Feedback

Der Sohn kommt dieses Jahr in die Schule. Wir hatten das ja schon mal. Die Vorbereitungen dafür laufen auf Hochtouren. Unser Vorschüler verlangt sich selbst wirklich alles ab. Es ist erstaunlich. Und er nimmt die Herausforderungen kreativ an.

So hat er mich gestern Morgen aus dem Bett geholt, um mir sein neuestes Konstrukt zu präsentieren: eine Feedbackmatrix. Daran hat er eine Weile gearbeitet. Wer wirklich erfolgreich sein möchte im Leben, muss früh aufstehen. Das gibt es hier im Haus als Lektion quasi en passant gratis mit dazu.

Und so funktioniert das gute Stück: Es gibt eine Tabelle – wir nennen sie: “Die Matrix” – mit jeweils einer Spalte für jedes Familienmitglied. Die Zeilen sind jeweils für die Tage da. Und für eben jeden solchen bekommt jeder hier eine Note zur Bewertung. Wie in der Schule. Die Benotung ist brutal ehrlich, vollkommen neutral und wird in ihrer vollendeten Objektivität vom Sohn vergeben. Die Skala umfasst dabei drei Noten. So sehen sie aus:

Feedback: grün

Das ist Grün. Das bekommt man, wenn man mal so richtig die Sau rausgelassen hat, die Freundlichkeitssau. Wenn alles harmonisch verlief, wenn man niemandem vermöbelt hat, wenn man niemandem die riesigen Legokonstruktionen kaputt gemacht hat, wenn man niemandem das Ohr blutig gebrüllt hat, wenn man quasi den ganzen Tag nur den anderen kuschelnd im Arm lag, dann bekommt man einen grünen Smiley.

Feedback: gelb

Das ist Gelb. Hier hat der Tag ein paar Kratzer am Lack. Kann ja mal passieren. Es läuft schließlich nicht immer alles nach Plan. Ich nehme an, dass ich z.B. so etwas bekomme, wenn ich wieder den Joghurtbecherdeckel einfach so ablecke anstatt mir anständig einen Löffel dafür zu holen.

Feedback: rot

Das ist Rot.

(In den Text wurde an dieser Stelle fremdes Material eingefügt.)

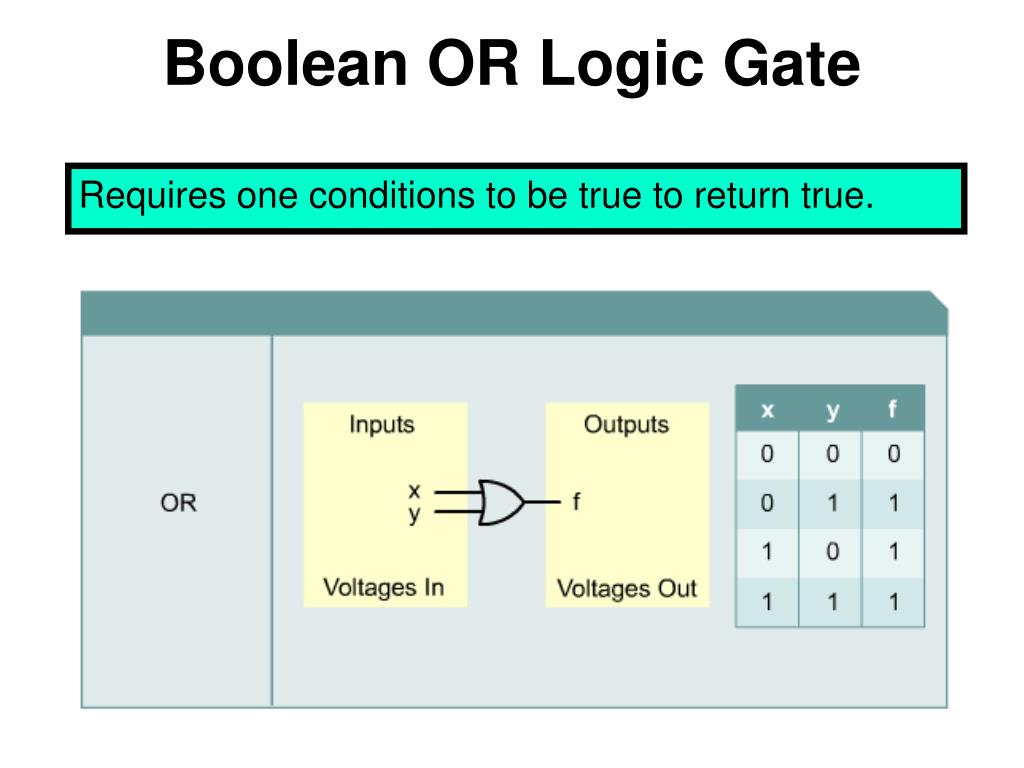 Boolean OR Logic Gate

Requires one conditions to be true to return true.

OR

Inputs

x
y

Voltages In

Outputs

f

Voltages Out

| x | y | f |
|---|---|---|
| 0 | 0 | 0 |
| 0 | 1 | 1 |
| 1 | 0 | 1 |
| 1 | 1 | 1 |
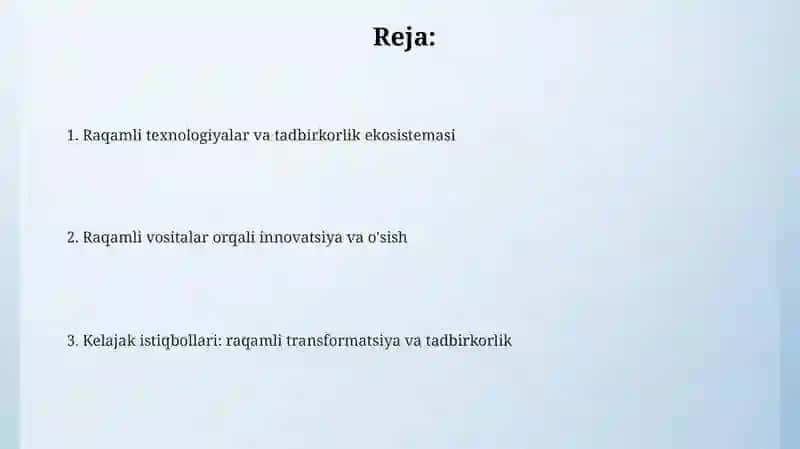 Reja:

1. Raqamli texnologiyalar va tadbirkorlik ekosistemasi

2. Raqamli vositalar orqali innovatsiya va o'sish

3. Kelajak istiqbollari: raqamli transformatsiya va tadbirkorlik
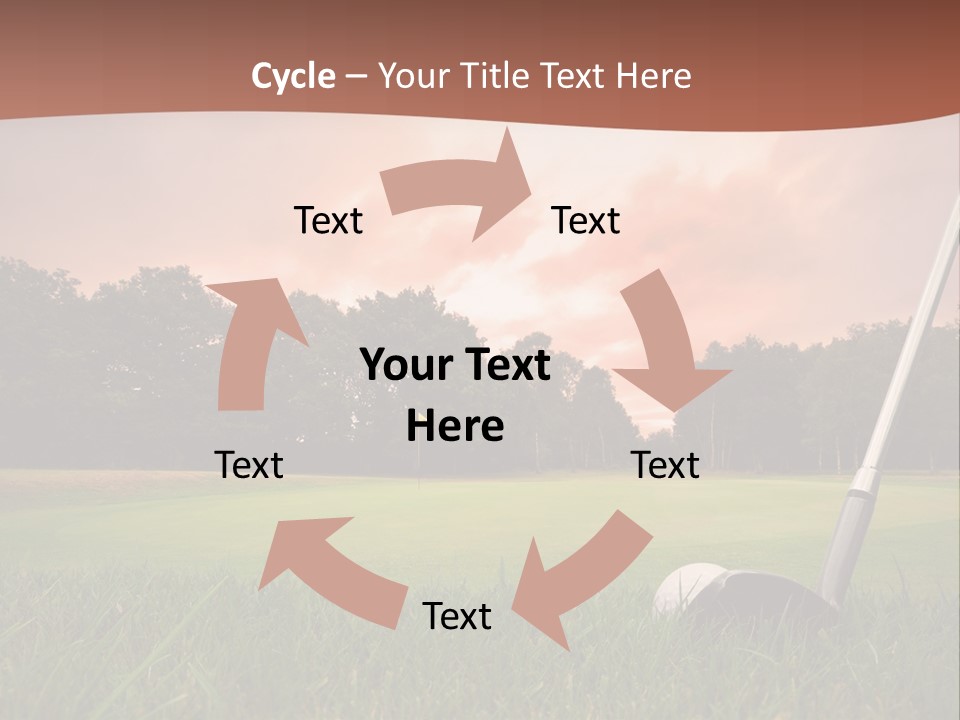 Cycle – Your Title Text Here

Text

Text

Your Text Here

Text

Text

Text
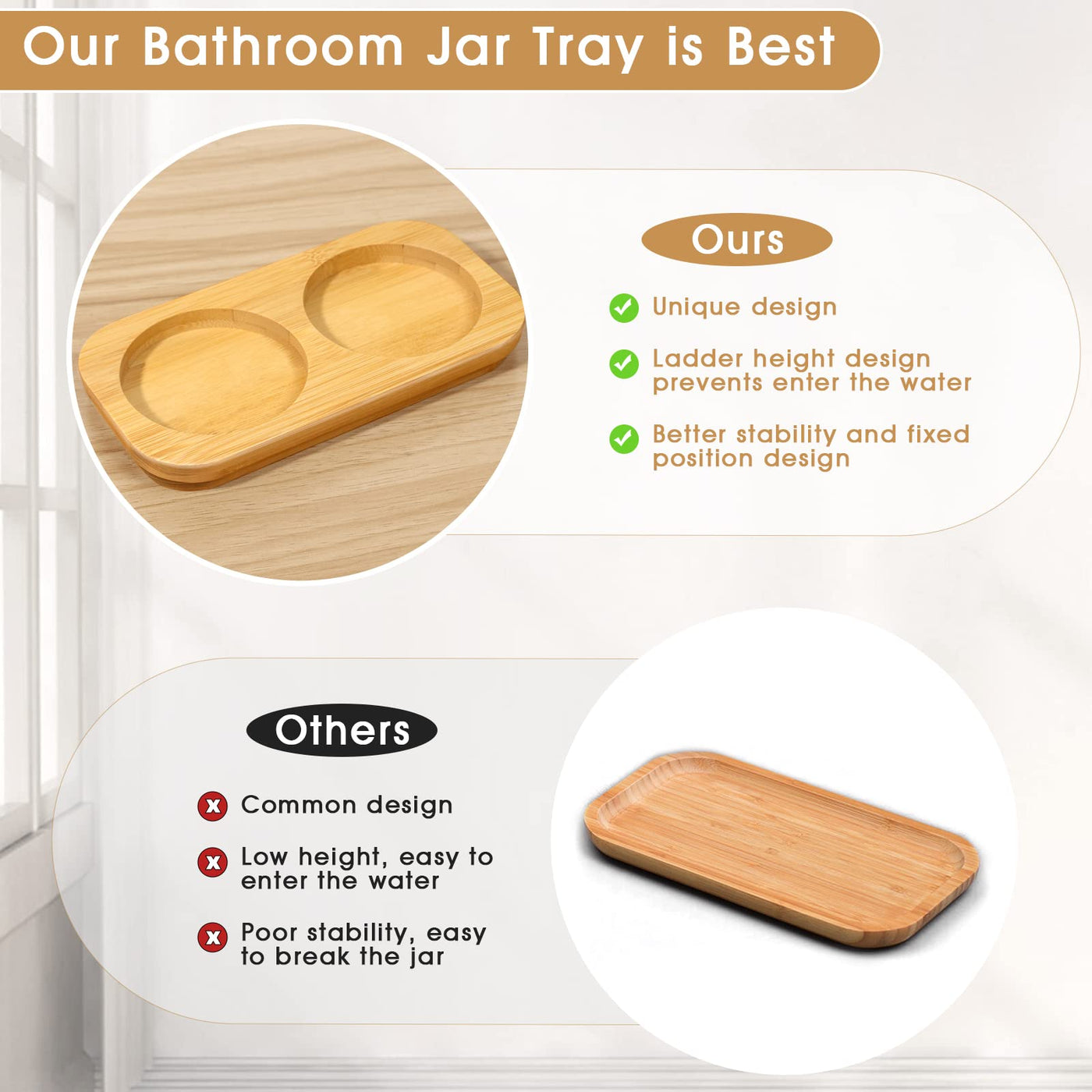 Our Bathroom Jar Tray is Best

Ours

Unique design

Ladder height design prevents enter the water

Better stability and fixed position design

Others

Common design

Low height, easy to enter the water

Poor stability, easy to break the jar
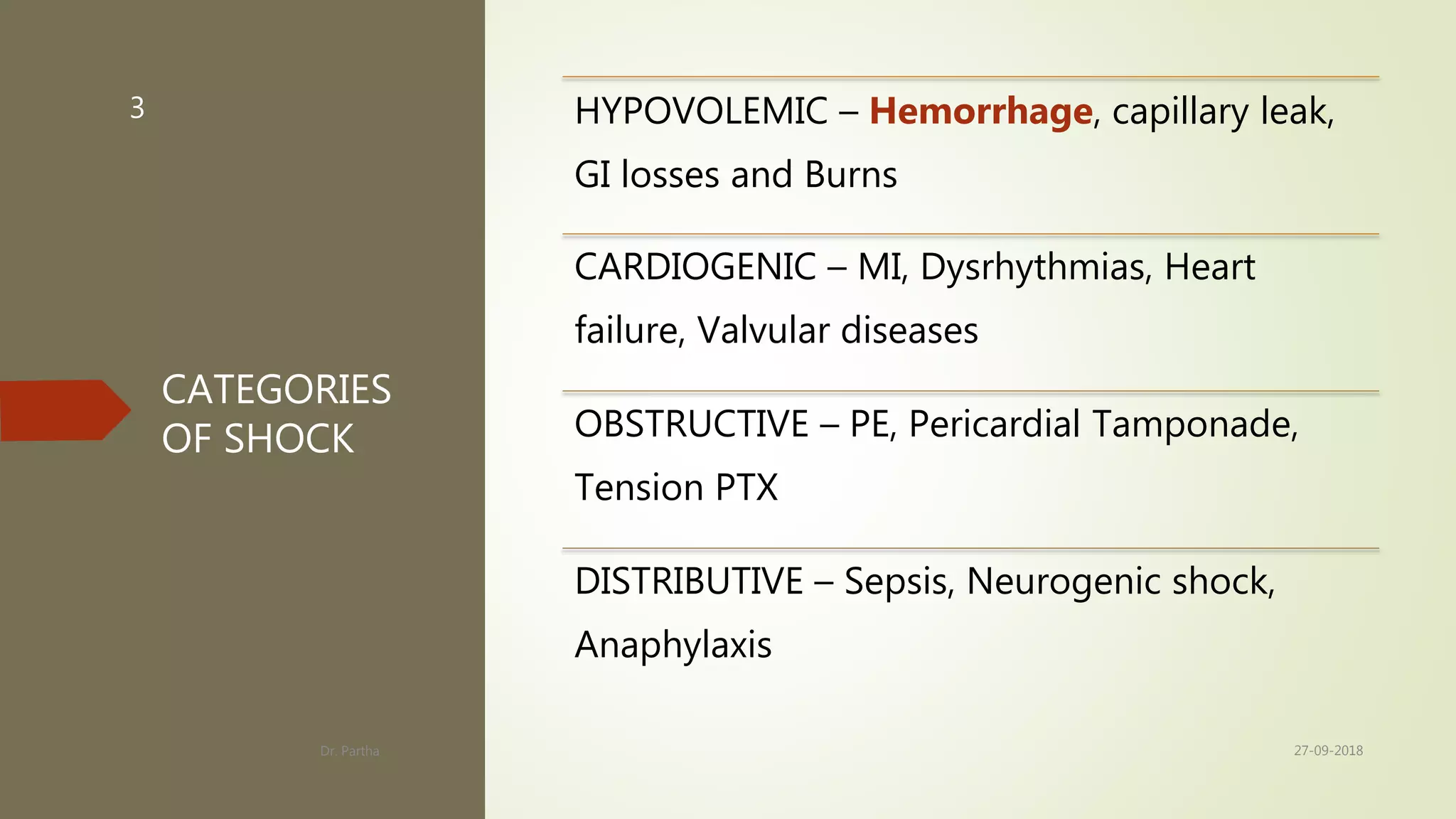 3

CATEGORIES OF SHOCK

HYPOVOLEMIC – Hemorrhage, capillary leak, GI losses and Burns

CARDIOGENIC – MI, Dysrhythmias, Heart failure, Valvular diseases

OBSTRUCTIVE – PE, Pericardial Tamponade, Tension PTX

DISTRIBUTIVE – Sepsis, Neurogenic shock, Anaphylaxis

Dr. Partha

27-09-2018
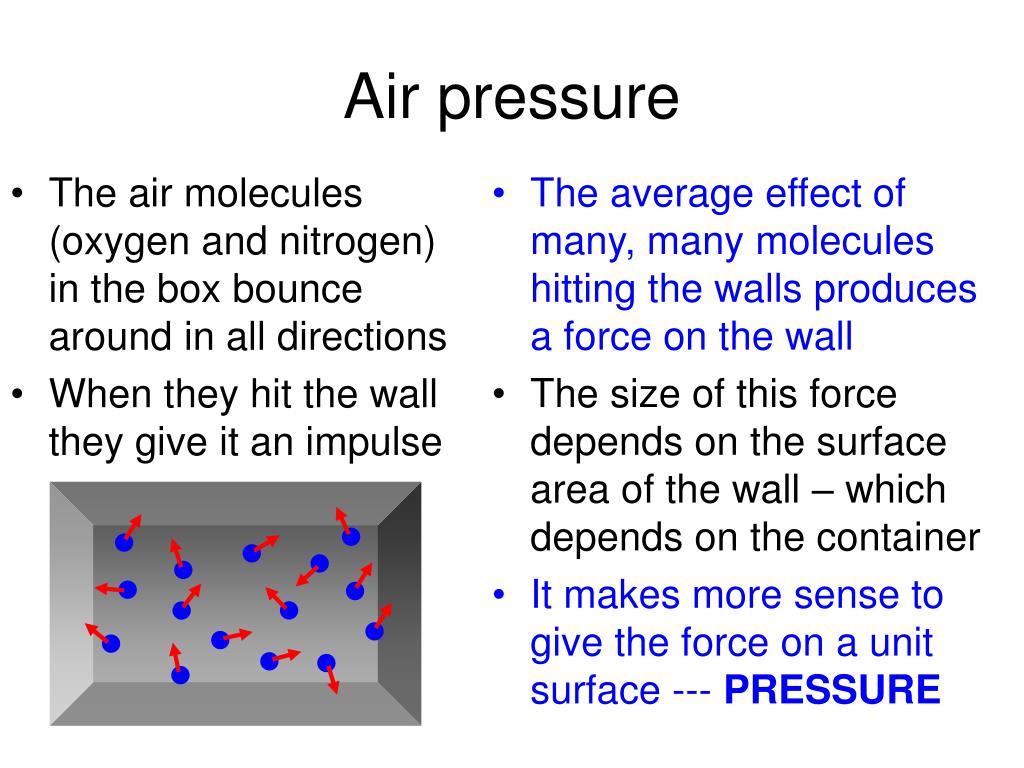 Air pressure

• The air molecules (oxygen and nitrogen) in the box bounce around in all directions
• When they hit the wall they give it an impulse

• The average effect of many, many molecules hitting the walls produces a force on the wall
• The size of this force depends on the surface area of the wall – which depends on the container
• It makes more sense to give the force on a unit surface --- PRESSURE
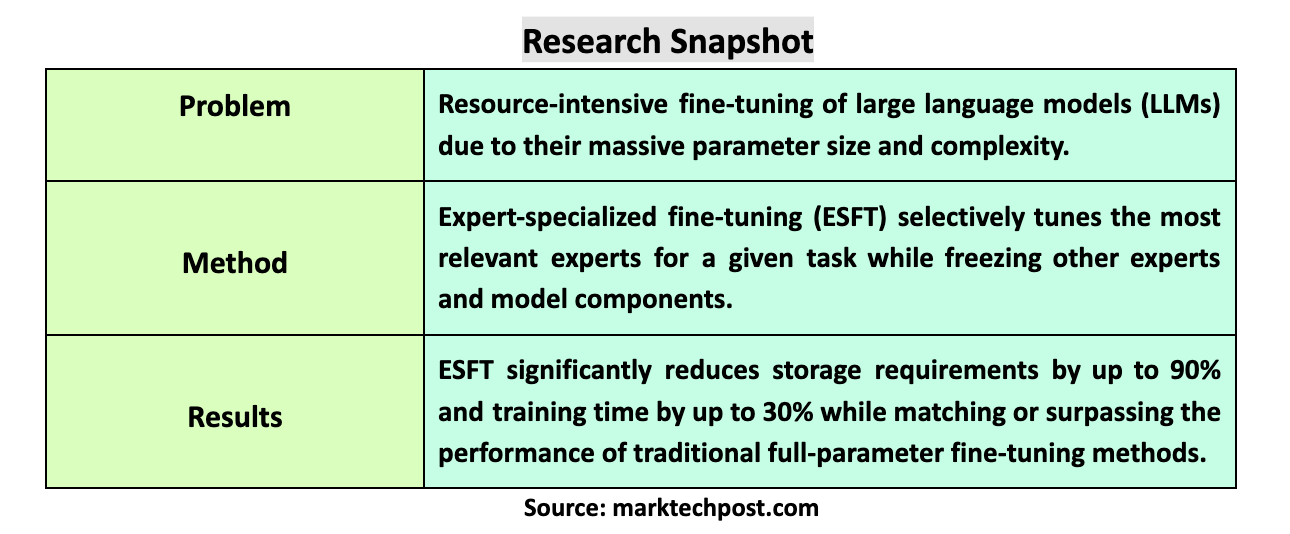 Research Snapshot

| Problem | Resource-intensive fine-tuning of large language models (LLMs) due to their massive parameter size and complexity. |
|---|---|
| Method | Expert-specialized fine-tuning (ESFT) selectively tunes the most relevant experts for a given task while freezing other experts and model components. |
| Results | ESFT significantly reduces storage requirements by up to 90% and training time by up to 30% while matching or surpassing the performance of traditional full-parameter fine-tuning methods. |

Source: marktechpost.com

Der Tag war wohl nichts. Kann ja mal passieren. Als moderner Mann von heute verstehe ich, dass der Sohn die Großartigkeit meines Handelns nicht immer gleich vollumfänglich erfasst. Da kann’s also auch für mich schon mal einen roten Smiley geben, Frowny heißt das dann wohl. Und es kann zum Beispiel dadurch passieren, dass ich den Kindern gegenüber einmal zu oft vom Müssen rede anstatt liebevoll um das Wohlwollen zu bitten und auch eine Absage generös zu akzeptieren.

Man sieht also: Feedback ist keine Einbahnstraße. Im Bewertungssystem des Sohnes greift nicht einfach das klassische Schulmuster, bei dem nur die Schüler die Noten bekommen, die Lehrer aber eher nicht. So ein Feedback ist für alle da. Uns stehen kritische Zeiten bevor.

Theoretisch zumindest.

Wie sieht das Ganze denn in der Praxis aus? Nun, heute ist Tag zwei des Entwicklungsprogramms. Und prompt war die Benotung für den Sohn wirklich nicht einfach. Gestern war die gesamte Familie schließlich auf einem Wandertag. Das war zwar großartig, aber wer die Südstaaten kennt, weiß: Das ist nicht einfach nur ein Spaziergang. Da geht’s über Stock und Stein, da geht’s bergauf und auch wieder bergab. Und das wiederholt sich so lange, bis wirklich alle komplett erschöpft sind. K.O. Breit. Da geht nichts mehr. Das wirkt auch am nächsten Tag noch nach. Heute also. Am Tag der Regeneration gibt’s das folgende Bild:

feedback_ergebnis

Die zweite Zeile zählt. Wir sehen: viermal grün mit jeweils einem roten Strich. Ich habe den Sohn nach der Bedeutung gefragt und übersetze es mal: Es haben sich alle sichtbar Mühe gegeben, aber ausnahmslos toll war dann doch keiner von uns.

Ich trag’s mit Fassung und bin gespannt, wie er den Maßstab demnächst in der Schule umsetzt. Das wird unterhaltsam.